■ TASK STATEMENT: Every record should be written out exactly, with the pictures left out.

Spatial question entries:
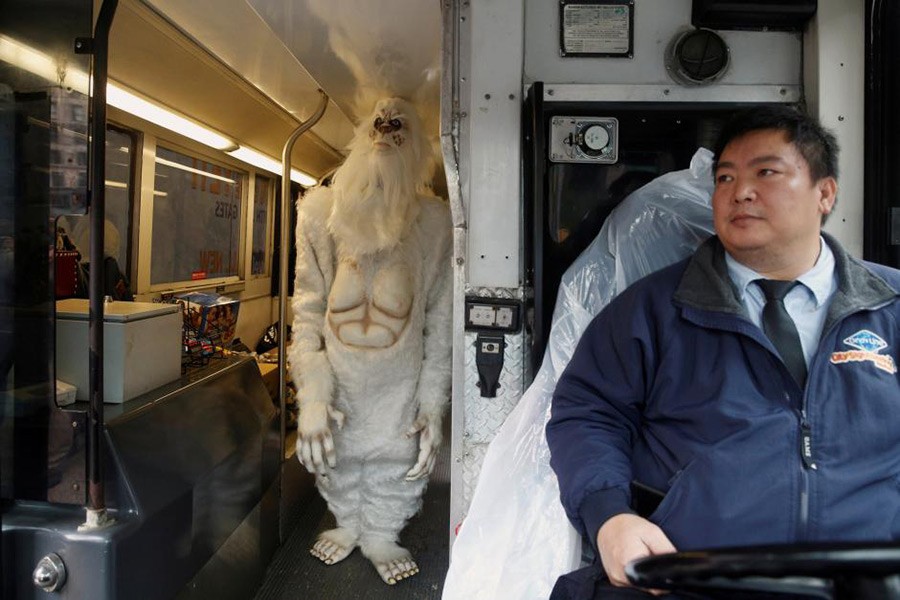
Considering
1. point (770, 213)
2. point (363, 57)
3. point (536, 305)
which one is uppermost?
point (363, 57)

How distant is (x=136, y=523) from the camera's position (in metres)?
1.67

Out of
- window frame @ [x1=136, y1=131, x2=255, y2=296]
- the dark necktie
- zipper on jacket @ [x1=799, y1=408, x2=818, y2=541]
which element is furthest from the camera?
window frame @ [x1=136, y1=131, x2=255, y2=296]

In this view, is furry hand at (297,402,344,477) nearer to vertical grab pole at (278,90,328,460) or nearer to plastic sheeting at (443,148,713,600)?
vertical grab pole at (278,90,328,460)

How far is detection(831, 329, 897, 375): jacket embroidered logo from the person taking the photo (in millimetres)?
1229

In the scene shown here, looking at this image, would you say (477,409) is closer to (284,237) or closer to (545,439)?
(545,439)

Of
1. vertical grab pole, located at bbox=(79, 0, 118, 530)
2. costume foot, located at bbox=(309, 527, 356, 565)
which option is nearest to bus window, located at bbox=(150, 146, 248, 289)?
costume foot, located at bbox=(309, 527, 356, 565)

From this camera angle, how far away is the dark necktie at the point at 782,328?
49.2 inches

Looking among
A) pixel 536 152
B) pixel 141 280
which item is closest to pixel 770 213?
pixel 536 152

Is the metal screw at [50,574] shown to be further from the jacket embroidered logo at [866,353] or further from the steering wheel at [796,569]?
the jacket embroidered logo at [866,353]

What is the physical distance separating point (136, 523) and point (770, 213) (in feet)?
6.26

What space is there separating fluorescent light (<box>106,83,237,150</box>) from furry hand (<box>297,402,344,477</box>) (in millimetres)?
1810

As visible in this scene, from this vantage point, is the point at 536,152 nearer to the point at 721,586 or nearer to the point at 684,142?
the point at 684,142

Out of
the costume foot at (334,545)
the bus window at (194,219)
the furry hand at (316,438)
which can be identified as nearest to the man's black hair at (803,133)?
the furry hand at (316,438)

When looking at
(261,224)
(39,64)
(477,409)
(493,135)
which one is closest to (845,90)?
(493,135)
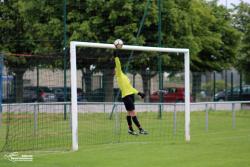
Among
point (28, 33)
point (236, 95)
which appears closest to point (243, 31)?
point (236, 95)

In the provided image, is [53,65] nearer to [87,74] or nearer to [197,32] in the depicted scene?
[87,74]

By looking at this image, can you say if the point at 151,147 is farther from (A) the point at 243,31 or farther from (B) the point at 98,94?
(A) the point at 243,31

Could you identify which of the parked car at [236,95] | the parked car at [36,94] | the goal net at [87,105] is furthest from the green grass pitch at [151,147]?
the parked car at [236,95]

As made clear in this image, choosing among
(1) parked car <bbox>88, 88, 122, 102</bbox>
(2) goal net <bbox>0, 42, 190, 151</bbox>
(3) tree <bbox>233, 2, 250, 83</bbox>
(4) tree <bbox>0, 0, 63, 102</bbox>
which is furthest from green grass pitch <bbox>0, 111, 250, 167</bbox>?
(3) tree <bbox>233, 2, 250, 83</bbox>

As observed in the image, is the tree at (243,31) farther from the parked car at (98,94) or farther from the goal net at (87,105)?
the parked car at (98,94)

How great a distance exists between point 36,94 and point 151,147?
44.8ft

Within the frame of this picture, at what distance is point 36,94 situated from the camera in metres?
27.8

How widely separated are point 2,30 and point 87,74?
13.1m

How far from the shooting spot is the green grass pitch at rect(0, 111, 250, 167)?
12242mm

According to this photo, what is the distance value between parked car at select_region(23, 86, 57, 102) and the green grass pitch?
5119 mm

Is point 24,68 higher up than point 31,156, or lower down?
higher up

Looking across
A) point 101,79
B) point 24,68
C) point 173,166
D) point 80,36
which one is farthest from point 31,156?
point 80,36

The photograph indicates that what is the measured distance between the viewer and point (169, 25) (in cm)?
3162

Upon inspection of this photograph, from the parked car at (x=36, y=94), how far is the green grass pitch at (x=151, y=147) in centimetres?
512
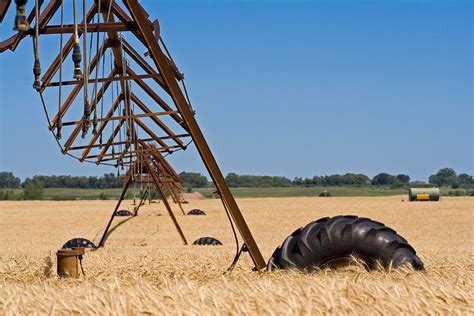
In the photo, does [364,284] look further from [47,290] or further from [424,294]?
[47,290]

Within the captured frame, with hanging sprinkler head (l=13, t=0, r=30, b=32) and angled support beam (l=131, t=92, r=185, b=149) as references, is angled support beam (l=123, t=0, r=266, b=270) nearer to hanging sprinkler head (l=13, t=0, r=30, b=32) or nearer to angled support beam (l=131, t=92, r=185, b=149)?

■ RESPONSE TO THE EXERCISE:
Considering
1. point (770, 213)
2. point (363, 57)
3. point (536, 305)
which one is uppermost?
point (363, 57)

How distant is (x=136, y=523) from the camera's position (in metres)?
1.67

Out of
- window frame @ [x1=136, y1=131, x2=255, y2=296]
- the dark necktie
- zipper on jacket @ [x1=799, y1=408, x2=818, y2=541]
which element is furthest from the camera?
window frame @ [x1=136, y1=131, x2=255, y2=296]

In this view, is furry hand at (297,402,344,477) nearer to vertical grab pole at (278,90,328,460) or nearer to plastic sheeting at (443,148,713,600)?
vertical grab pole at (278,90,328,460)

How far is detection(831, 329, 897, 375): jacket embroidered logo from the person taking the photo (in millimetres)?
1229

In the scene shown here, looking at this image, would you say (477,409) is closer to (284,237) or closer to (545,439)?
(545,439)

Of
1. vertical grab pole, located at bbox=(79, 0, 118, 530)
2. costume foot, located at bbox=(309, 527, 356, 565)
which option is nearest to bus window, located at bbox=(150, 146, 248, 289)?
costume foot, located at bbox=(309, 527, 356, 565)

From this camera angle, how far away is the dark necktie at the point at 782,328?
49.2 inches

Looking among
A) pixel 536 152
B) pixel 141 280
which item is closest to pixel 770 213?
pixel 536 152

Is the metal screw at [50,574] shown to be further from the jacket embroidered logo at [866,353] or further from the steering wheel at [796,569]?
the jacket embroidered logo at [866,353]

What is the physical distance separating point (136, 523) and point (770, 213) (in feet)?
6.26

What space is there separating fluorescent light (<box>106,83,237,150</box>) from furry hand (<box>297,402,344,477</box>) (in millimetres)?
1810

As visible in this scene, from this vantage point, is the point at 536,152 nearer to the point at 721,586 or nearer to the point at 684,142?
the point at 684,142

Out of
the costume foot at (334,545)
the bus window at (194,219)
the furry hand at (316,438)
which can be identified as nearest to the man's black hair at (803,133)?
the furry hand at (316,438)

When looking at
(261,224)
(39,64)
(477,409)
(493,135)
which one is closest to (845,90)?
(493,135)
Among
point (28, 33)
point (236, 95)
which appears closest to point (243, 31)?
point (236, 95)

In the provided image, is [53,65] nearer to [87,74] or nearer to [197,32] in the depicted scene?
[87,74]

By looking at this image, can you say if the point at 151,147 is farther from (A) the point at 243,31 or farther from (B) the point at 98,94?
(A) the point at 243,31

Could you identify which of the parked car at [236,95] | the parked car at [36,94] | the goal net at [87,105] is furthest from the green grass pitch at [151,147]?
the parked car at [236,95]

As made clear in this image, choosing among
(1) parked car <bbox>88, 88, 122, 102</bbox>
(2) goal net <bbox>0, 42, 190, 151</bbox>
(3) tree <bbox>233, 2, 250, 83</bbox>
(4) tree <bbox>0, 0, 63, 102</bbox>
which is furthest from green grass pitch <bbox>0, 111, 250, 167</bbox>?
(3) tree <bbox>233, 2, 250, 83</bbox>

As observed in the image, is the tree at (243,31) farther from the parked car at (98,94) or farther from the goal net at (87,105)?
the parked car at (98,94)

How great a distance exists between point 36,94 and point 151,147?
44.8ft

Within the frame of this picture, at what distance is point 36,94 situated from the camera in metres?
27.8

How widely separated are point 2,30 and point 87,74?
13.1m

How far from the shooting spot is the green grass pitch at rect(0, 111, 250, 167)?
12242mm

According to this photo, what is the distance value between parked car at select_region(23, 86, 57, 102) and the green grass pitch?
5119 mm

Is point 24,68 higher up than point 31,156, or lower down?
higher up

Looking across
A) point 101,79
B) point 24,68
C) point 173,166
D) point 80,36
which one is farthest from point 31,156?
point 80,36

The photograph indicates that what is the measured distance between the viewer and point (169, 25) (in cm)?
3162

Upon inspection of this photograph, from the parked car at (x=36, y=94), how far is the green grass pitch at (x=151, y=147) in centimetres?
512
In the photo, does [364,284] look further from [47,290] or further from [424,294]?
[47,290]

Within the captured frame, with hanging sprinkler head (l=13, t=0, r=30, b=32) and angled support beam (l=131, t=92, r=185, b=149) as references, is angled support beam (l=123, t=0, r=266, b=270) nearer to hanging sprinkler head (l=13, t=0, r=30, b=32) or nearer to angled support beam (l=131, t=92, r=185, b=149)?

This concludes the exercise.